I assume you maintain proper temperature and have good circulation so I'll talk about the nutrients. You have a lot of light so you really have to make sure your plants never run out of nutrients.

First make sure that your CO2 concentration is right. A good number as you probably know is 20-30 ppm. Use the pH/KH table for that calculation but verify your readings for KH and pH because often the probes and test kits give incorrect readings.

Same goes of N and P - make sure you have N= 5 to 10, and P= 0.25 to 1. Verify your test kits...

The iron concentration: Testing the iron in the tank water can be misleading and frustrating because once added to the tank the iron quickly turns into an unreadable form or gets used up. A good approach is to add iron every day as oposed to once or twice a week. How much to add every day?

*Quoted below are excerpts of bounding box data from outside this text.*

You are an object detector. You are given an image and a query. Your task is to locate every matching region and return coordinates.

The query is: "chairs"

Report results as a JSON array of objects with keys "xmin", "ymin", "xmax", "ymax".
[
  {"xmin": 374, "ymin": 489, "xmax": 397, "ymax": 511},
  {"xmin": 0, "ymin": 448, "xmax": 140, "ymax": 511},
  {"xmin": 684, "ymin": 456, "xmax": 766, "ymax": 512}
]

Perform this simple test:

- Take a one gallon jug of distilled water (from any grocery store)
- Add 1 ml. of Fluorish Iron to the jug and shake well
- Use your iron test kit to check how much iron you have in the jug as a result of adding 1 ml. of Fluorish Iron
- If needed add more Fluorish Iron untill you get a reading of 0.1 ppm.

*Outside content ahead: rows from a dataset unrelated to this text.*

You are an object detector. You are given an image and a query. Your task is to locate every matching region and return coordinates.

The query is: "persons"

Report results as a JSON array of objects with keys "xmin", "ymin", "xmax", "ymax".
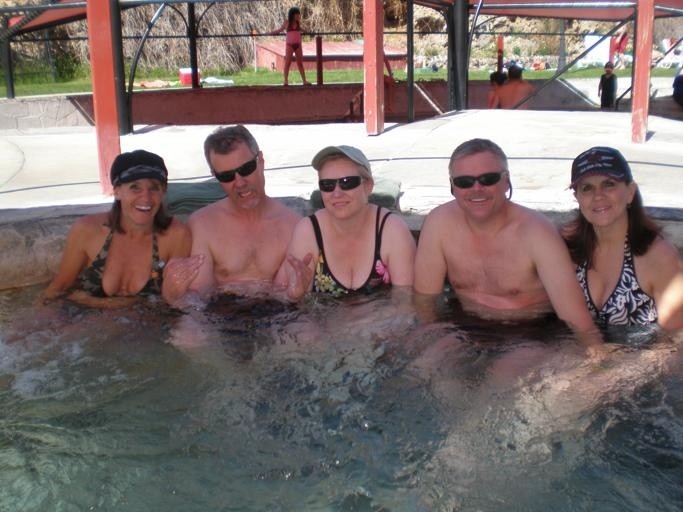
[
  {"xmin": 39, "ymin": 151, "xmax": 192, "ymax": 314},
  {"xmin": 162, "ymin": 124, "xmax": 316, "ymax": 304},
  {"xmin": 276, "ymin": 145, "xmax": 417, "ymax": 304},
  {"xmin": 270, "ymin": 8, "xmax": 313, "ymax": 85},
  {"xmin": 413, "ymin": 139, "xmax": 604, "ymax": 361},
  {"xmin": 672, "ymin": 65, "xmax": 683, "ymax": 105},
  {"xmin": 493, "ymin": 66, "xmax": 536, "ymax": 110},
  {"xmin": 425, "ymin": 56, "xmax": 533, "ymax": 74},
  {"xmin": 561, "ymin": 147, "xmax": 683, "ymax": 349},
  {"xmin": 489, "ymin": 71, "xmax": 507, "ymax": 109},
  {"xmin": 599, "ymin": 62, "xmax": 617, "ymax": 110}
]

At the end of that test you will know how much Fluorish Iron you have to add to 1 gal. of water to get the iron concentration to be 0.1 ppm.

Multiply that amount of Fluorish Iron to the volume of your tank (40) and add that amount to the tank every day. Keep in mind that the other product that you have (Fluorish) contains iron too so you will be adding about 1/3 extra iron with the Fluorish.

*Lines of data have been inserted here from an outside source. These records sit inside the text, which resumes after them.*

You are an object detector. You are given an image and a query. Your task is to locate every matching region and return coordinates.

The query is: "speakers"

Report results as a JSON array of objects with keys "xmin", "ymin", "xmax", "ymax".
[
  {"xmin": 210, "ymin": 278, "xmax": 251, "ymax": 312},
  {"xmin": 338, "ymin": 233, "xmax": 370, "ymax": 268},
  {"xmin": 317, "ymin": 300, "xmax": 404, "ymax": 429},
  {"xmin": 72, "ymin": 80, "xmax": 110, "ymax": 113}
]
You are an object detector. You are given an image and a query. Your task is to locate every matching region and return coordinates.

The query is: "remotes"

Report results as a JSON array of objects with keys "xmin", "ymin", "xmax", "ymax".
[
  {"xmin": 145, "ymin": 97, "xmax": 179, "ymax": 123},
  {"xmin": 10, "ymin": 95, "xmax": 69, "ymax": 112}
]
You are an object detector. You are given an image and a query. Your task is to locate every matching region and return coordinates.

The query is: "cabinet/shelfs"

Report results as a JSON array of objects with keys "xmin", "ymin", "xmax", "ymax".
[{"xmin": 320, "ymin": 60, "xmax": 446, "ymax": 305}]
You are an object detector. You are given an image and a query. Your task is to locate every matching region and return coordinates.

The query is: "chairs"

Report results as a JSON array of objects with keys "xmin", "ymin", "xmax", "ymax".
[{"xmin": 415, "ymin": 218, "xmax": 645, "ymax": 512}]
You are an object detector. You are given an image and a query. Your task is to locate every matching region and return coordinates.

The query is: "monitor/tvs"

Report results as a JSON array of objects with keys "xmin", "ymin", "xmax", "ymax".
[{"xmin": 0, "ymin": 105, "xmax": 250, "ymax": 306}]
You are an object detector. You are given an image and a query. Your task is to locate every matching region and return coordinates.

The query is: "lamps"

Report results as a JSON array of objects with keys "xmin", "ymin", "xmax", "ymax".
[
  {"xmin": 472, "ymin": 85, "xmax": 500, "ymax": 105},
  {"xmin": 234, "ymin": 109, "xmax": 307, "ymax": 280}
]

Verify your iron test kit too. 

You will have to use Fluorish and Fluorish Iron together because Fluorish adds much needed trace elements. I can't tell you how much Fluorish to add - you need to figure that out by watching your plants. At first add what the label says but break it into daily doses. If your CO2, N, P, Fe are in line but your plants are not doing great you need to carefully increase the amount of traces (=Fluorish) that you use. If you see algae appearing that means that you are adding too much traces and the reason your plants are not doing well is something else.

I'd say forget the Fluorish tabs for now.

Lastly a positive change will not happen in the matter of a few days. If you indeed keep the nutrients in a good range you should have a much cleaner and healthier tank in about 3-4 weeks. That of course is a very general statement. Just be consistent and remember that the tank will go through phases and will eventually become healthy.

--Nikolay


----------



## cS (Jan 27, 2004)

For the sake of simplicity, there are only 3 things to remember: Macronutrients, Secondary Nutrients, and Micronutrients.

_*MACRONUTRIENTS* are elements required by plants in relatively large amounts._ These include Carbon (C), Nitrogen (N), Potassium (K), and Phosphorus (P). C is provided through CO2 (Carbon Dioxide). N is provided through KNO3 (Potassium Nitrate). P is provided through KH2PO4 (Potassium Monobasic Phosphate). By dosing KNO3 & KH2PO4, no supplemental K is required.

_*SECONDARY NUTRIENTS* are elements required by plants in larger quantities than the micronutrients and in lesser quantities than the macronutrients._ These include Calcium (Ca), Magnesium (Mg), and Sulfur (S). S is usually available in large amounts in our tap water as well as via other fertilizers so it is not often discussed. Ca & Mg are provided through the GH. As long as the GH is 3 degrees or higher, then you don't have to worry about these two nutrients. If not, then they have to be supplemented through CaMg(CO3)2 (Dolomite/Limestone).

_*MICRONUTRIENTS* are elements required by plants in very small amounts._ Most notable is Iron (Fe). All other micronutrients are not often referenced because we assume that as long as the Fe needs are met, the other micronutrients will be as well since many micronutrients mixes are quite comprehensive in composition.

Therefore, there are, at most, 4 things you have to add: CaMg(CO3)2, KNO3, KH2PO4, and a micronutrients mix; all of which can be conveniently purchased inexpensively through Greg Watson.

---

Given your size tank, it would be IMHO less cumbersome if you dose all these chemicals dry instead of making a "magic solution" as there are associated complications that shall be addressed should you opt for the Eheim Liquidoser. :wink: In either cases, you should FOREMOST obtain a comprehensive water report from your local water company so that you would know the baseline levels for the macro/secondary/micronutrients.

I'll reserve the specifics on dosage amounts to others. :mrgreen: I hope that the above information would help familiarize you with some of the terms hobbyists often throw about.


----------



## BigRed27 (Mar 11, 2004)

Ok, thanks guys. After reading your replies I'm gonna go on a testing frenzy. I'll let you know how it turns out.


----------